I am very surprised that they make no reference to this:
Someone clearly didnt do their homework.
The problem with this argument is that it does not take time into account. If a validator from ten years ago double-signs mutually conflicting blocks — that is, publishes a newly signed contradictory counterpart to the block that was confirmed ten years ago — then the history will need to be re-written from that point onwards. The malicious validator’s stake is slashed. Transactions that spend the staking rewards are now invalid, as are transactions downstream from there. Given enough time, the validator’s rewards may percolate to a large part of the blockchain economy. A recipient of coins cannot be sure that all dependencies will remain valid in the future. There is no finality because it is not more difficult or costly to reorganize the far past than the near past.
I’m not an expert in slashing algorithms, but I’m sure slashing only applies in the short-term where the “staked” amounts are locked from being spent? It doesn’t make sense to slash coins that have already been spent and therefore invalidate transactions already made.
Peercoin doesn’t use slashing in any case, so it’s not relevant.
Edit: I see that the argument is focused on long-range attacks and Vitalik’s blog post Nagalim posted highlighted that people might sell their old private keys to provide minting/staking power from some point in history.

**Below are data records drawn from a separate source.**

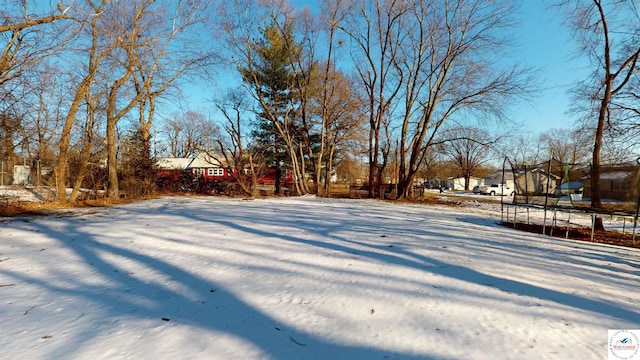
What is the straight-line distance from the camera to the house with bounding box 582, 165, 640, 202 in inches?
276

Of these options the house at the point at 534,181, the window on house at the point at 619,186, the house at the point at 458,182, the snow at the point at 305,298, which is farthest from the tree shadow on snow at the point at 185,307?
the house at the point at 458,182

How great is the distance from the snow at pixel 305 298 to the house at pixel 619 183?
2.68 metres

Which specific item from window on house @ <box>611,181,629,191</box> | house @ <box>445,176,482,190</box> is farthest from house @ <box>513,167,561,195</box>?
house @ <box>445,176,482,190</box>

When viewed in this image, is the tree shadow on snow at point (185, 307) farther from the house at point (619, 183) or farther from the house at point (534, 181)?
the house at point (534, 181)

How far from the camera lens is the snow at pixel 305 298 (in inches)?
86.5

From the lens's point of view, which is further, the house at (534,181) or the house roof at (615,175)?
the house at (534,181)

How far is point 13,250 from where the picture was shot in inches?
182

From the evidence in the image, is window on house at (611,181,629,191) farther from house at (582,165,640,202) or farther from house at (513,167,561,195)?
house at (513,167,561,195)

Even if the private keys have no currently associated coin balance, the owners may still have an interest in the network. If so, they would not be willing to sell those private keys for an attack unless compensated for any loses expected on the value of those coins.
Also, it would be difficult to source the owners of these keys and many of these keys may be lost. Many private key owners would find the sale of these keys to facilitate an attack morally objectionable even if they no longer have economic interest in the network.
Fundamentally, as Vitalik mentions, the long-range attacks can be thwarted through checkpoints. Hardcoding checkpoints into the software is more useful for a PoS coin than a PoW. When included in the source code, they form part of the protocol that people agree to operate. People can refuse an update if they disagreed with a checkpoint for whatever reason. New users would only care about checkpoints that correspond to the economically active fork which is simple enough to determine.
Attacks made after the last checkpoint may seem possible due to the “nothing at stake” argument, but minters have an interest in preserving the value of their coins so would be unwise to undermine the security of the network. Slashing is perhaps solving a problem that doesn’t need to be solved. Peercoin has survived without it.